Natürlich seien Menschen dennoch heute mit Recht durch Skandale in der Kirche empört, besonders wenn es um Missbrauch gehe, antwortete der Papst auf eine entsprechende Frage mitreisender Journalisten. Und jeder einzelne Kindesmissbrauch durch Kirchenmänner sei besonders "ungeheuerlich", denn die Kirche solle Kinder Gott nahebringen, statt ihr Leben zu zerstören.

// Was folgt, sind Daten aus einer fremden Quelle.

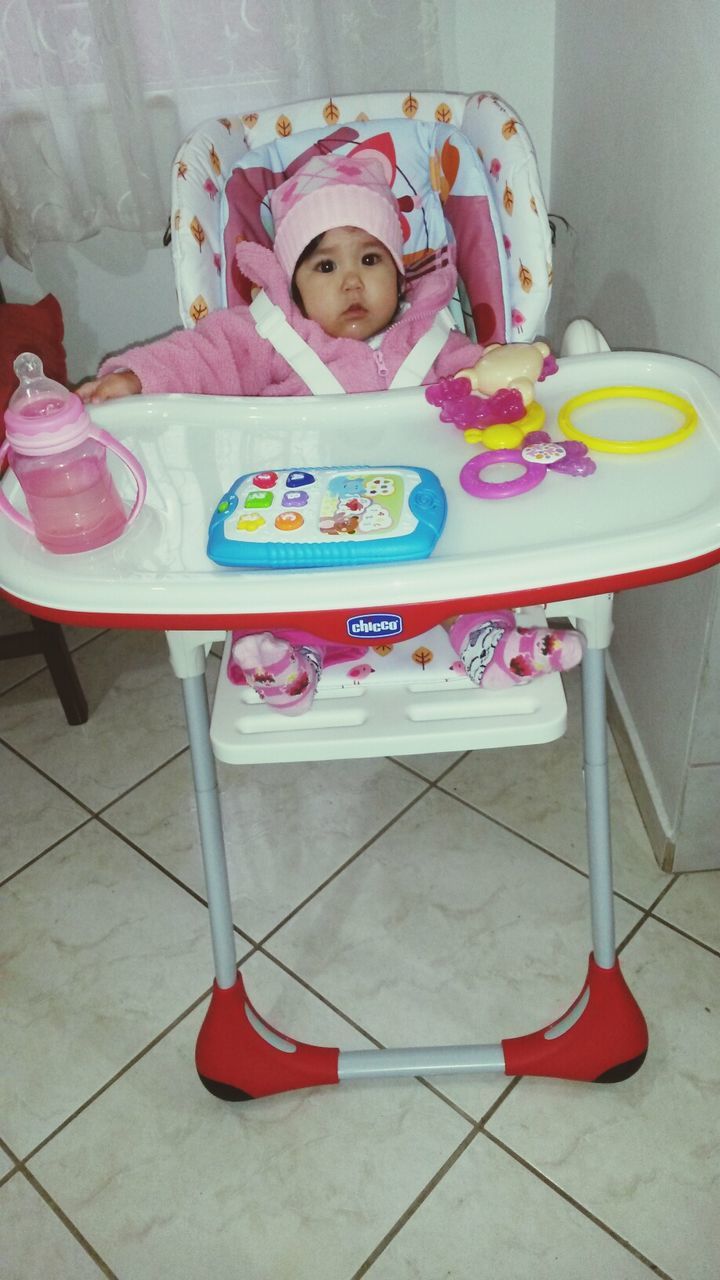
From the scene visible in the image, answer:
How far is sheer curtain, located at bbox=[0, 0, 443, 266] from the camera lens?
135cm

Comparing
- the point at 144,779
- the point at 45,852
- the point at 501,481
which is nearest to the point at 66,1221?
the point at 45,852

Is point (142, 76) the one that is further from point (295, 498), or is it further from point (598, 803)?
point (598, 803)

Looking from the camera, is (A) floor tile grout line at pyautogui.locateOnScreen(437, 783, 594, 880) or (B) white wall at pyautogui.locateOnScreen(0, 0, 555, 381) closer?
(A) floor tile grout line at pyautogui.locateOnScreen(437, 783, 594, 880)

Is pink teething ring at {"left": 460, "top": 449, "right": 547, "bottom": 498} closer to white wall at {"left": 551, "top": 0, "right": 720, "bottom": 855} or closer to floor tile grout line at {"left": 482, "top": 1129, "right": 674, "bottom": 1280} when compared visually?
white wall at {"left": 551, "top": 0, "right": 720, "bottom": 855}

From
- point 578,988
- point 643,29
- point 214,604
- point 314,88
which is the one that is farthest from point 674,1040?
point 314,88

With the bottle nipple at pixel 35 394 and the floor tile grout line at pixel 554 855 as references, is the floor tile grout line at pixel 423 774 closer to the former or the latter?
the floor tile grout line at pixel 554 855

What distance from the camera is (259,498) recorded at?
797mm

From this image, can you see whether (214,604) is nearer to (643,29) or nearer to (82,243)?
(643,29)

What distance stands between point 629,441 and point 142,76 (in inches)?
38.3

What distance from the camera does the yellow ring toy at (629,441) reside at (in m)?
0.82

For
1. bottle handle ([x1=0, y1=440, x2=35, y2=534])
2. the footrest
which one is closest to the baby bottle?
bottle handle ([x1=0, y1=440, x2=35, y2=534])

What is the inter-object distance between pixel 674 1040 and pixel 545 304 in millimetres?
829

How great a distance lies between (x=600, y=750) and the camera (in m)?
0.98

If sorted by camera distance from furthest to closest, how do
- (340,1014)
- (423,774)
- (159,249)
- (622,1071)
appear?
(159,249)
(423,774)
(340,1014)
(622,1071)
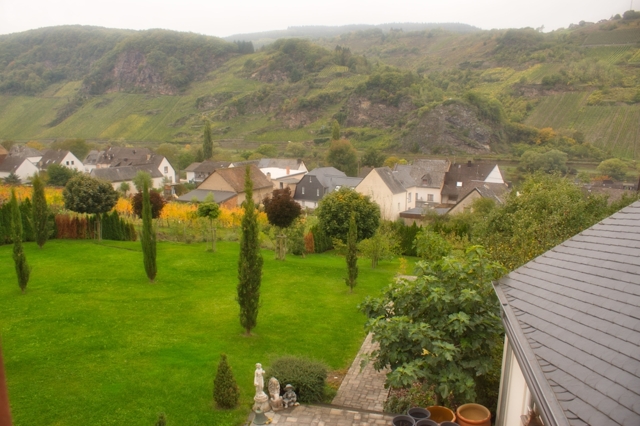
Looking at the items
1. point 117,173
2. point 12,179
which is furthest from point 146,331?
point 12,179

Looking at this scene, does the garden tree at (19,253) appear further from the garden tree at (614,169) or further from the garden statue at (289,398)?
the garden tree at (614,169)

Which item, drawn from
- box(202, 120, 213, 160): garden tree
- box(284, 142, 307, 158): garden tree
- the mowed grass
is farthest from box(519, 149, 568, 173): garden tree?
the mowed grass

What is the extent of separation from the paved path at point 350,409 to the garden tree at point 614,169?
62058 millimetres

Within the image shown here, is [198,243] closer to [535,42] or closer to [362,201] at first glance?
[362,201]

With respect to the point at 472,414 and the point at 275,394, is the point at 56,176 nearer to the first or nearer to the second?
the point at 275,394

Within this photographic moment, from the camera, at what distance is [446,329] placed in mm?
9578

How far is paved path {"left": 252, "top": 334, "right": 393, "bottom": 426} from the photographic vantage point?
10070 mm

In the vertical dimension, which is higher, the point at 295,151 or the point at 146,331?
the point at 295,151

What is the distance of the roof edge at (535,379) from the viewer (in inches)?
173

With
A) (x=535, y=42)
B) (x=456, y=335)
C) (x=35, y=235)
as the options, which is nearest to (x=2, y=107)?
(x=35, y=235)

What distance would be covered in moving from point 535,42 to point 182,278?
148 meters

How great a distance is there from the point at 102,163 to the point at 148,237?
6646 centimetres

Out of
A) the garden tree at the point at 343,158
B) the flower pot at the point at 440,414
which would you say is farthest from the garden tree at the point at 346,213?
the garden tree at the point at 343,158

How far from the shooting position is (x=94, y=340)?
1349cm
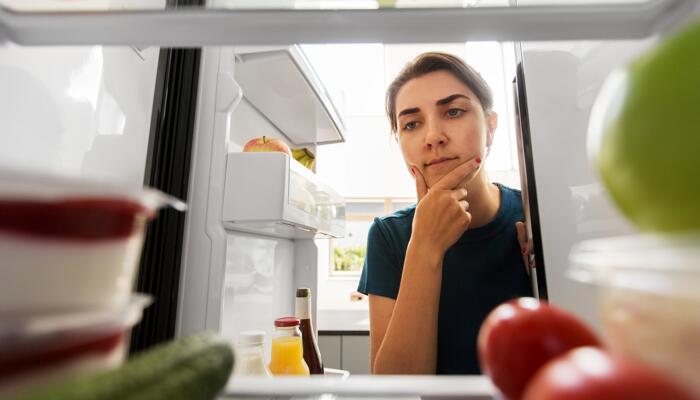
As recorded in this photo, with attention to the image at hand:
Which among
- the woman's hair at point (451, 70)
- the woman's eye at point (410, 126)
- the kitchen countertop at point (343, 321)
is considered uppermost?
the woman's hair at point (451, 70)

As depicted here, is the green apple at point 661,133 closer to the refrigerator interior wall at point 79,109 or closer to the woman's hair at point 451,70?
the refrigerator interior wall at point 79,109

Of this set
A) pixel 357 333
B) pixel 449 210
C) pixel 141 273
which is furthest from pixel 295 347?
pixel 357 333

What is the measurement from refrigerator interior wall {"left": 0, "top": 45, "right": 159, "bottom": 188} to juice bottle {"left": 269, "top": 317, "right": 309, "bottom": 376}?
39cm

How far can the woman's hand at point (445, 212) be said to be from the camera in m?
0.79

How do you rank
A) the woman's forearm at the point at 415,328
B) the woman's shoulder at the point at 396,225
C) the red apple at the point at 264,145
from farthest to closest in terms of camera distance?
the woman's shoulder at the point at 396,225 → the red apple at the point at 264,145 → the woman's forearm at the point at 415,328

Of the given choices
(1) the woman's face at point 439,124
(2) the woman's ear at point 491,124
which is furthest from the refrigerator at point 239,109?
(2) the woman's ear at point 491,124

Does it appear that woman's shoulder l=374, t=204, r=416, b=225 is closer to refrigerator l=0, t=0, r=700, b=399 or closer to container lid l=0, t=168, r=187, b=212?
refrigerator l=0, t=0, r=700, b=399

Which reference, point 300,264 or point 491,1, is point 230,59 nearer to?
point 491,1

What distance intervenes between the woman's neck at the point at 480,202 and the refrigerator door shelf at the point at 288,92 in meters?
0.55

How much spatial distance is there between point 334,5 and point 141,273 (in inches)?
21.8

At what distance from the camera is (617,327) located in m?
0.17

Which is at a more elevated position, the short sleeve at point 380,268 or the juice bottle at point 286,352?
the short sleeve at point 380,268

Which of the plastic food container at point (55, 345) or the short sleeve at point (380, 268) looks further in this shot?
the short sleeve at point (380, 268)

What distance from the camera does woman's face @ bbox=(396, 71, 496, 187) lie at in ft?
2.72
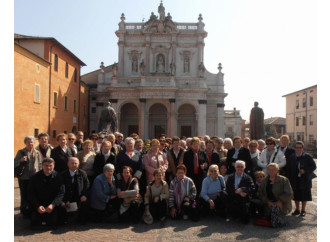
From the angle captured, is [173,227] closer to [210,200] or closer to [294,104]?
[210,200]

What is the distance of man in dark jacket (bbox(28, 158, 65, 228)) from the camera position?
6.57 m

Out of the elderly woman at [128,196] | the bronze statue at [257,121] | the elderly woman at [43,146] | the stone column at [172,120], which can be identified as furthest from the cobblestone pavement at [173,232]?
the stone column at [172,120]

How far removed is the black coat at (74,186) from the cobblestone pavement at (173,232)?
645 mm

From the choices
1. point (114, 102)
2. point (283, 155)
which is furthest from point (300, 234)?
point (114, 102)

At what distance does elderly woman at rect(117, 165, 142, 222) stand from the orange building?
13076 millimetres

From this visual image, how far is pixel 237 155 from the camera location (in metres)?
8.46

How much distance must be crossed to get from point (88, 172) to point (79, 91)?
88.8 feet

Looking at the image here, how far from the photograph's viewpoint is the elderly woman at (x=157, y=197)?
727cm

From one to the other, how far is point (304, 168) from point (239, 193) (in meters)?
2.01

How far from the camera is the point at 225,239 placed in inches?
237

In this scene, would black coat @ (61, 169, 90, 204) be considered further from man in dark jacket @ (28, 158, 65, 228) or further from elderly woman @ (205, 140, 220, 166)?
elderly woman @ (205, 140, 220, 166)

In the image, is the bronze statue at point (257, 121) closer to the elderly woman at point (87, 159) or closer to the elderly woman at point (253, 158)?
the elderly woman at point (253, 158)

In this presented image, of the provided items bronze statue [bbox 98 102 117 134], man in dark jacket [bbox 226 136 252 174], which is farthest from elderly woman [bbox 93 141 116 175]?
bronze statue [bbox 98 102 117 134]

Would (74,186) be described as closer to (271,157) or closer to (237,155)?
(237,155)
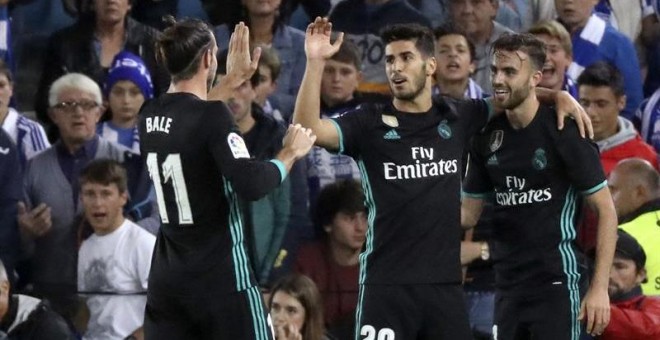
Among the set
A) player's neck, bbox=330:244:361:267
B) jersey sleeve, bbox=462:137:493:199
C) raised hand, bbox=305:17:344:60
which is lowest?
player's neck, bbox=330:244:361:267

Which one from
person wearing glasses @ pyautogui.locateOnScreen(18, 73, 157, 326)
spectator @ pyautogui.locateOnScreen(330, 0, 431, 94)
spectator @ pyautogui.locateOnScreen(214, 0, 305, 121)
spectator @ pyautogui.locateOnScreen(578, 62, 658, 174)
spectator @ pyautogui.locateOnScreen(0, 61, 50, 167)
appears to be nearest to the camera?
person wearing glasses @ pyautogui.locateOnScreen(18, 73, 157, 326)

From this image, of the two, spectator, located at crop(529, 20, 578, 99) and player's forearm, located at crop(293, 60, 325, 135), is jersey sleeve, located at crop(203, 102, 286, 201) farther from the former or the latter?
spectator, located at crop(529, 20, 578, 99)

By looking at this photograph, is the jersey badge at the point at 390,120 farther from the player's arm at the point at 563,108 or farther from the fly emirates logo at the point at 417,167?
the player's arm at the point at 563,108

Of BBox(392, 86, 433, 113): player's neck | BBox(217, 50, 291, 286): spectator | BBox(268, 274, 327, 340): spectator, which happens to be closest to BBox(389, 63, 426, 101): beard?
BBox(392, 86, 433, 113): player's neck

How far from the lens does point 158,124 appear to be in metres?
7.85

"Es gibt aber ein Prinzip, das mir hilft, die Geschichte zu verstehen", so der Papst: Ein historisches Faktum sei aus dem Kontext seiner Zeit zu deuten und nicht allein durch eine Hermeneutik von heute. Das gelte etwa für die Beurteilung von Verbrechen gegen indigene Bevölkerungen, die oft voller Ungerechtigkeit und äußerst grausam gewesen seien. Ähnlich verhalte es sich bei der Todesstrafe, die noch Ende des 19. Jahrhunderts auch im Kirchenstaat angewandt worden sei.

Das moralische Bewusstsein wachse über die Jahre hinweg, sagte Franziskus. Auch die Kirche habe lernen müssen. So zeige etwa der Bericht über den Umgang mit sexuellem Missbrauch in Diözesen des US-Bundesstaates Pennsylvania, dass vor allem in den ersten 70 Jahren des untersuchten Zeitraums Priester tätlich geworden seien. In jüngster Zeit seien die Zahlen deutlich zurückgegangen, weil die Kirche aufmerksamer geworden sei, sagte der Papst. So habe er in jüngster Zeit von der Glaubenskongregation zahlreiche Urteile gegen Geistliche erhalten, und er habe die Behörde aufgefordert weiterzuarbeiten. Das sei nicht verhandelbar.